With COVID-19 top of mind for many contract developers and manufacturers right now, Thermo Fisher Scientific has blueprinted a manufacturing boost to tackle pandemic work in the short-term—and vastly expand capacity in the years to come.
Thermo Fisher will upgrade its bioprocessing operations with more than $ 600 million in capital investments, plus at least 1,500 new hires, the company said Wednesday. The expansion, which will more than double the CDMO’s production capacity, will support both short-term COVID-19 demand and bolster the company’s long-term efforts to develop biologics and vaccines for other diseases.
Expected to wrap in 2022, the upgrades will include staff-ups at 11 Thermo Fisher manufacturing plants across the Americas, Europe and Asia, alongside targeted investments to shore up supplies of single-use technologies, purification resins and cell culture media.
Specifically, the company aims to add capacity for its “single-use technologies” business at sites in Utah and Pennsylvania, the United Kingdom, Singapore and China. Meanwhile, the company has its sights set on an additional investment to expand bioprocessing equipment and automation capacity at its Santa Clara, California, site.
Thermo Fisher’s purification network, which makes process-scale chromatography resins for a variety of products, including vaccines and gene therapies, will also get a boost. The company is moving to expand its POROS resin manufacturing site in Bedford, Massachusetts, and open a new 85,000-square-foot manufacturing plant in that state.

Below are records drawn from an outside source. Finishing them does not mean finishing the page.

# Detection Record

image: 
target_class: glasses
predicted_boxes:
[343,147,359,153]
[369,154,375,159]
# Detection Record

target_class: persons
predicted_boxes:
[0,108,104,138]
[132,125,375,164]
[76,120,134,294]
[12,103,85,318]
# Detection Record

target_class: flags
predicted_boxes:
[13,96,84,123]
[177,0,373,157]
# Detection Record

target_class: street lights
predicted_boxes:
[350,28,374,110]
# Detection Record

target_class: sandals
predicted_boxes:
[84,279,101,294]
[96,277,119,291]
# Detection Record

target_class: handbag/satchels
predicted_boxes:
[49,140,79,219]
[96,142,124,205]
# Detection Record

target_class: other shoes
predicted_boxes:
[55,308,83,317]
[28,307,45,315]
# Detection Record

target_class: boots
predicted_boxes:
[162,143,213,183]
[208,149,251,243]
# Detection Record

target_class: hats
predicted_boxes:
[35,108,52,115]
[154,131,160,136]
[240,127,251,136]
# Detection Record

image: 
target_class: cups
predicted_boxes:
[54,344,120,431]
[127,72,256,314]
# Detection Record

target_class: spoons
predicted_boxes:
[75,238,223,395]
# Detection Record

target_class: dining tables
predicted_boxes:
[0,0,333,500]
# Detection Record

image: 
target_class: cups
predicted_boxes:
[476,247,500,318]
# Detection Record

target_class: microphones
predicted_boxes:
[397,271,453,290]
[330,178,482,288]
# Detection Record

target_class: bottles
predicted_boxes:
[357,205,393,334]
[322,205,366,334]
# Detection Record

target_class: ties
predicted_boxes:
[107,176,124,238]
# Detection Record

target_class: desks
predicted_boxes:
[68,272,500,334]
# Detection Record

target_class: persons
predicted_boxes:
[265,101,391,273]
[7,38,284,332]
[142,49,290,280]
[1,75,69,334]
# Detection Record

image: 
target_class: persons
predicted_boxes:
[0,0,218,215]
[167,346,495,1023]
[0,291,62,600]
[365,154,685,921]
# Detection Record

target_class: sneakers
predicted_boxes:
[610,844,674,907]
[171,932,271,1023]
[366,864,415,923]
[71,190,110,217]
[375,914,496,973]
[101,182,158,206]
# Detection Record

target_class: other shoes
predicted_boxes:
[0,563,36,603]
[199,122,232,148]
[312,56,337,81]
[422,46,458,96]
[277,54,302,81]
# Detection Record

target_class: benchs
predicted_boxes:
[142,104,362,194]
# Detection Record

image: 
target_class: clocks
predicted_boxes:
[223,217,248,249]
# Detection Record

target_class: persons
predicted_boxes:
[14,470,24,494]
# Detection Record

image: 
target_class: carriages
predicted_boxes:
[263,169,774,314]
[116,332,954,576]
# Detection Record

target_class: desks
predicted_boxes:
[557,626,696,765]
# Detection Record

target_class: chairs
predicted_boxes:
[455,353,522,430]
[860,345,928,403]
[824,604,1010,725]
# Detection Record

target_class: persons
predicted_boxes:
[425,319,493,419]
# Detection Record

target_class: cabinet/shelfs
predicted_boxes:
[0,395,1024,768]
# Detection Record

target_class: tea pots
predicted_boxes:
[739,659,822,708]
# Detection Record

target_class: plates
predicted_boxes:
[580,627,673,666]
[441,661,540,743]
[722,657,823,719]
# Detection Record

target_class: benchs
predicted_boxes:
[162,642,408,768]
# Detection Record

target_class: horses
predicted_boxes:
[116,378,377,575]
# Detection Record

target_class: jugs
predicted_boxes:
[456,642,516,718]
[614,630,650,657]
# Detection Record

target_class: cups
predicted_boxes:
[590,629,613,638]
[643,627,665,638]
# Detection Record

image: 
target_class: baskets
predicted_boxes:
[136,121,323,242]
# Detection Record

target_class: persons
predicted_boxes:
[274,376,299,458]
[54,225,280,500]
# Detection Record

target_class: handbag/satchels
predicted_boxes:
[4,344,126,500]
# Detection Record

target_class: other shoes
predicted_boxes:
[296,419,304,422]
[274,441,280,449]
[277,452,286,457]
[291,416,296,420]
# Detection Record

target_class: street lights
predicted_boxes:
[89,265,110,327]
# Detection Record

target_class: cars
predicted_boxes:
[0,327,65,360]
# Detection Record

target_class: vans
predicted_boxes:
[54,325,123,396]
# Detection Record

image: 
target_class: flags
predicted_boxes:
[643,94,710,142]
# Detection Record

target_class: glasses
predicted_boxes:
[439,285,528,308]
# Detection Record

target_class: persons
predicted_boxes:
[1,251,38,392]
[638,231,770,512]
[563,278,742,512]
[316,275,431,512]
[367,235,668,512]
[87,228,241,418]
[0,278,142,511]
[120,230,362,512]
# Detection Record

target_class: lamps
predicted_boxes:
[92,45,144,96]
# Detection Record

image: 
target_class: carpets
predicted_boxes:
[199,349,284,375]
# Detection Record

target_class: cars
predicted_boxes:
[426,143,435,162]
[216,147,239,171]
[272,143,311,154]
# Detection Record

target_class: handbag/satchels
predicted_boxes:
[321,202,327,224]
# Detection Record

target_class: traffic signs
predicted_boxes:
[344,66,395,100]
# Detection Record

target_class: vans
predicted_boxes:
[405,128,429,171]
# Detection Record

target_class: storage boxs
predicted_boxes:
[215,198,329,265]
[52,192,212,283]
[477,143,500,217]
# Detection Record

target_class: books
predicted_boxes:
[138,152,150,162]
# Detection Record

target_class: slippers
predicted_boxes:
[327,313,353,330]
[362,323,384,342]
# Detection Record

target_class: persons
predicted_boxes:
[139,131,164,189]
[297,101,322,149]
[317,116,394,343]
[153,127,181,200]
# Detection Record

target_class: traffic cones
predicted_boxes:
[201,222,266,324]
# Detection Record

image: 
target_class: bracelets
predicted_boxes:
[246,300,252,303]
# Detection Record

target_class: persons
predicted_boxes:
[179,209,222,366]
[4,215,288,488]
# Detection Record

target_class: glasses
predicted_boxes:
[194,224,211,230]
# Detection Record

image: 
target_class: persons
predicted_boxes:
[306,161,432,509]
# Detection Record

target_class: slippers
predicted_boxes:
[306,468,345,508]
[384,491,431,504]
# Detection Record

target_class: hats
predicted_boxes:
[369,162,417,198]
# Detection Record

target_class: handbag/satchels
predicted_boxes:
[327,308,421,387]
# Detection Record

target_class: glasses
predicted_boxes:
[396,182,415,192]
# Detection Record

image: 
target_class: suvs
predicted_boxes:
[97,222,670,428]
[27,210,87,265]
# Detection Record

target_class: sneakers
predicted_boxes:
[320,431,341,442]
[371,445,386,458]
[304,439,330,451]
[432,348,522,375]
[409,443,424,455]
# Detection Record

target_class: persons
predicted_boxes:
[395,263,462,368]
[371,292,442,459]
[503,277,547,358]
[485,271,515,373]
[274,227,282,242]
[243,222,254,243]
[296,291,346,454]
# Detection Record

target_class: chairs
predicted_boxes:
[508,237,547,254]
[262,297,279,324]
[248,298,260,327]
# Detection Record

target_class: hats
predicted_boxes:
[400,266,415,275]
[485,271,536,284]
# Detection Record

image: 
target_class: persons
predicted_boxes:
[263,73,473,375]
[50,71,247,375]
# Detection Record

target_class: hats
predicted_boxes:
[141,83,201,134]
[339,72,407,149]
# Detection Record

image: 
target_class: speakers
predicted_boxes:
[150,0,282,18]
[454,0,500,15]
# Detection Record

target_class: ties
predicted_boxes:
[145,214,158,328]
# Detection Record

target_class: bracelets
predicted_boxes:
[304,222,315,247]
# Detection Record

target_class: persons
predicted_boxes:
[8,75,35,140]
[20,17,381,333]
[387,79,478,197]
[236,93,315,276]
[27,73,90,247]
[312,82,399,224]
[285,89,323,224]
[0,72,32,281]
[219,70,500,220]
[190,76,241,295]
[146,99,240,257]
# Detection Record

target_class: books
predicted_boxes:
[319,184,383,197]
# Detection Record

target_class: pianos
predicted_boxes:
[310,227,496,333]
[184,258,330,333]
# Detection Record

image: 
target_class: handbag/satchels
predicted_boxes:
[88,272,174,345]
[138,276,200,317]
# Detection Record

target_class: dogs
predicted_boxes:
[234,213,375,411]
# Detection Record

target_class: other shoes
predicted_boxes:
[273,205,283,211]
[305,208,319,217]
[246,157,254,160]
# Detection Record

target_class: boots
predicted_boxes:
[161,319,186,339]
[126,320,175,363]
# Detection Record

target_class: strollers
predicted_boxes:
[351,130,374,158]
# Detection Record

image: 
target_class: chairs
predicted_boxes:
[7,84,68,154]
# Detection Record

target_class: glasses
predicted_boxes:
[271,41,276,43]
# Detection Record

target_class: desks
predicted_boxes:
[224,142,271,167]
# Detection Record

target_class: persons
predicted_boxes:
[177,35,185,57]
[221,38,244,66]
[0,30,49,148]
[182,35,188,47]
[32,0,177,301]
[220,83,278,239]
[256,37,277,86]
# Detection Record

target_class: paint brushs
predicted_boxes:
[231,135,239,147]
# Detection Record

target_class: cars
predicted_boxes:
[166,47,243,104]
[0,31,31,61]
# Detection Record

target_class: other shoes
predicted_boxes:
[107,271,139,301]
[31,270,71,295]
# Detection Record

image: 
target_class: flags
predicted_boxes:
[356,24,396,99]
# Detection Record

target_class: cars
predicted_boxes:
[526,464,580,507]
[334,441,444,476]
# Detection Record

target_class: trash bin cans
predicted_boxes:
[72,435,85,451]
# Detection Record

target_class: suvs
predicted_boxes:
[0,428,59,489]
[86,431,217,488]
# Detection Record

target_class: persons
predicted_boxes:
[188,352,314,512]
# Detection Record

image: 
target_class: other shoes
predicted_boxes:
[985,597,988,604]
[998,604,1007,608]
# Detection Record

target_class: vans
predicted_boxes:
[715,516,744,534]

Lastly, the company is adding capacity at other sites in New York, Florida and Scotland to beef up production of Gibco cell culture media, supplements and process liquids, and customer-owned media formulations. The cash infusion will create redundancy at the sites to help shore up global supply, Thermo Fisher said.
One of the world’s largest contract manufacturers, Thermo Fisher’s biggest pandemic play has come via its contributions to COVID-19 testing, though the company has pitched in on drugs and vaccines, as well.
Humanigen in September tapped the CDMO to help scale up capacity of its COVID-fighting monoclonal antibody lenzilumab, which is currently plowing ahead in a phase 3 trial in patients with severe disease. Humanigen in January said it had completed enrollment for its study and expected to debut top-line data this month.
Meanwhile, Inovio that same month folded Thermo Fisher into the manufacturing network for its DNA-based vaccine hopeful, INO-4800, but that company has a ways to go before its shot would be ready for broad usage.